* _DESCRIPTION OF THE TASK_
Please return the records below exactly as they stand.

════════

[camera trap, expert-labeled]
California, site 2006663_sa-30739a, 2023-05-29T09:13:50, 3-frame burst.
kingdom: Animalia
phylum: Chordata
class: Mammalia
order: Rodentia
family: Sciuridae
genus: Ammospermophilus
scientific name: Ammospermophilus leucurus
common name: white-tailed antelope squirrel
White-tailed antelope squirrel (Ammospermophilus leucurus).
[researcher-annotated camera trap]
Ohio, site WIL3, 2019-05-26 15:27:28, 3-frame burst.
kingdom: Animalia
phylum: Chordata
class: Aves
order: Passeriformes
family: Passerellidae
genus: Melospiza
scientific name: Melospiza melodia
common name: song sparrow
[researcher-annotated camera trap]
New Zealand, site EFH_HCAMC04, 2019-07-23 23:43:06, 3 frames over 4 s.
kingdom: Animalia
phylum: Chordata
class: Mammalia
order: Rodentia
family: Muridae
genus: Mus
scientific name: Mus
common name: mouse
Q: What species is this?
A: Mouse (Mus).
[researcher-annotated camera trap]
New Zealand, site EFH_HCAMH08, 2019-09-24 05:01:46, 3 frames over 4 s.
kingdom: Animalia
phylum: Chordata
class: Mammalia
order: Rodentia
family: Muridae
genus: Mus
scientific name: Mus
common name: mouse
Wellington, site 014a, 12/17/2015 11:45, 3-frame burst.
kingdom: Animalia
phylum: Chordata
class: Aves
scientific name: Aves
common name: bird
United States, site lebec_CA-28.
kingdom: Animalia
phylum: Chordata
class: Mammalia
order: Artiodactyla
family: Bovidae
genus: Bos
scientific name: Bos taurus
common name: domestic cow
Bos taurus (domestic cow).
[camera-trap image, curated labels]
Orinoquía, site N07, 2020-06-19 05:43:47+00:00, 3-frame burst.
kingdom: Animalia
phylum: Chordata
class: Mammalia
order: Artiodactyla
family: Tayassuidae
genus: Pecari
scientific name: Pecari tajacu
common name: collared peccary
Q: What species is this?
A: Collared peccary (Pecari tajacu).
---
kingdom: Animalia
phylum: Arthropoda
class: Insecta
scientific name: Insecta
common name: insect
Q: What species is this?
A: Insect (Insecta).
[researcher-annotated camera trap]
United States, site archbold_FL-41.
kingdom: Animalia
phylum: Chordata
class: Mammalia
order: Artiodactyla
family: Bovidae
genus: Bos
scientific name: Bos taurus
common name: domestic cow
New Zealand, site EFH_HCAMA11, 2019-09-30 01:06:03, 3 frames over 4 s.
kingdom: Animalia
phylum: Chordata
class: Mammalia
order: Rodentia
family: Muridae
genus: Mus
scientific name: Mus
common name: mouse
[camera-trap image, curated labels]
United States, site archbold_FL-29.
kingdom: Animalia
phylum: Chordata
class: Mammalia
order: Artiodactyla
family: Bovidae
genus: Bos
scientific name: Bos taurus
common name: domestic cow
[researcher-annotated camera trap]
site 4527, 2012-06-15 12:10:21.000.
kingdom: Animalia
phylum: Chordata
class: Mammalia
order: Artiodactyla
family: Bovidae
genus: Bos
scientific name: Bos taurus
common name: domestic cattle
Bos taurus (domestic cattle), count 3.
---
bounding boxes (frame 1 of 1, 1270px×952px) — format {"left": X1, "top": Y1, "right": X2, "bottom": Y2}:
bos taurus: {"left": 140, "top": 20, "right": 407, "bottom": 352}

════════

* _ANSWER_
[camera trap, expert-labeled]
California, site 2006663_sa-30739a, 2023-05-29T09:13:50, 3-frame burst.
kingdom: Animalia
phylum: Chordata
class: Mammalia
order: Rodentia
family: Sciuridae
genus: Ammospermophilus
scientific name: Ammospermophilus leucurus
common name: white-tailed antelope squirrel
White-tailed antelope squirrel (Ammospermophilus leucurus).
[researcher-annotated camera trap]
Ohio, site WIL3, 2019-05-26 15:27:28, 3-frame burst.
kingdom: Animalia
phylum: Chordata
class: Aves
order: Passeriformes
family: Passerellidae
genus: Melospiza
scientific name: Melospiza melodia
common name: song sparrow
[researcher-annotated camera trap]
New Zealand, site EFH_HCAMC04, 2019-07-23 23:43:06, 3 frames over 4 s.
kingdom: Animalia
phylum: Chordata
class: Mammalia
order: Rodentia
family: Muridae
genus: Mus
scientific name: Mus
common name: mouse
Q: What species is this?
A: Mouse (Mus).
[researcher-annotated camera trap]
New Zealand, site EFH_HCAMH08, 2019-09-24 05:01:46, 3 frames over 4 s.
kingdom: Animalia
phylum: Chordata
class: Mammalia
order: Rodentia
family: Muridae
genus: Mus
scientific name: Mus
common name: mouse
Wellington, site 014a, 12/17/2015 11:45, 3-frame burst.
kingdom: Animalia
phylum: Chordata
class: Aves
scientific name: Aves
common name: bird
United States, site lebec_CA-28.
kingdom: Animalia
phylum: Chordata
class: Mammalia
order: Artiodactyla
family: Bovidae
genus: Bos
scientific name: Bos taurus
common name: domestic cow
Bos taurus (domestic cow).
[camera-trap image, curated labels]
Orinoquía, site N07, 2020-06-19 05:43:47+00:00, 3-frame burst.
kingdom: Animalia
phylum: Chordata
class: Mammalia
order: Artiodactyla
family: Tayassuidae
genus: Pecari
scientific name: Pecari tajacu
common name: collared peccary
Q: What species is this?
A: Collared peccary (Pecari tajacu).
---
kingdom: Animalia
phylum: Arthropoda
class: Insecta
scientific name: Insecta
common name: insect
Q: What species is this?
A: Insect (Insecta).
[researcher-annotated camera trap]
United States, site archbold_FL-41.
kingdom: Animalia
phylum: Chordata
class: Mammalia
order: Artiodactyla
family: Bovidae
genus: Bos
scientific name: Bos taurus
common name: domestic cow
New Zealand, site EFH_HCAMA11, 2019-09-30 01:06:03, 3 frames over 4 s.
kingdom: Animalia
phylum: Chordata
class: Mammalia
order: Rodentia
family: Muridae
genus: Mus
scientific name: Mus
common name: mouse
[camera-trap image, curated labels]
United States, site archbold_FL-29.
kingdom: Animalia
phylum: Chordata
class: Mammalia
order: Artiodactyla
family: Bovidae
genus: Bos
scientific name: Bos taurus
common name: domestic cow
[researcher-annotated camera trap]
site 4527, 2012-06-15 12:10:21.000.
kingdom: Animalia
phylum: Chordata
class: Mammalia
order: Artiodactyla
family: Bovidae
genus: Bos
scientific name: Bos taurus
common name: domestic cattle
Bos taurus (domestic cattle), count 3.
---
bounding boxes (frame 1 of 1, 1270px×952px) — format {"left": X1, "top": Y1, "right": X2, "bottom": Y2}:
bos taurus: {"left": 140, "top": 20, "right": 407, "bottom": 352}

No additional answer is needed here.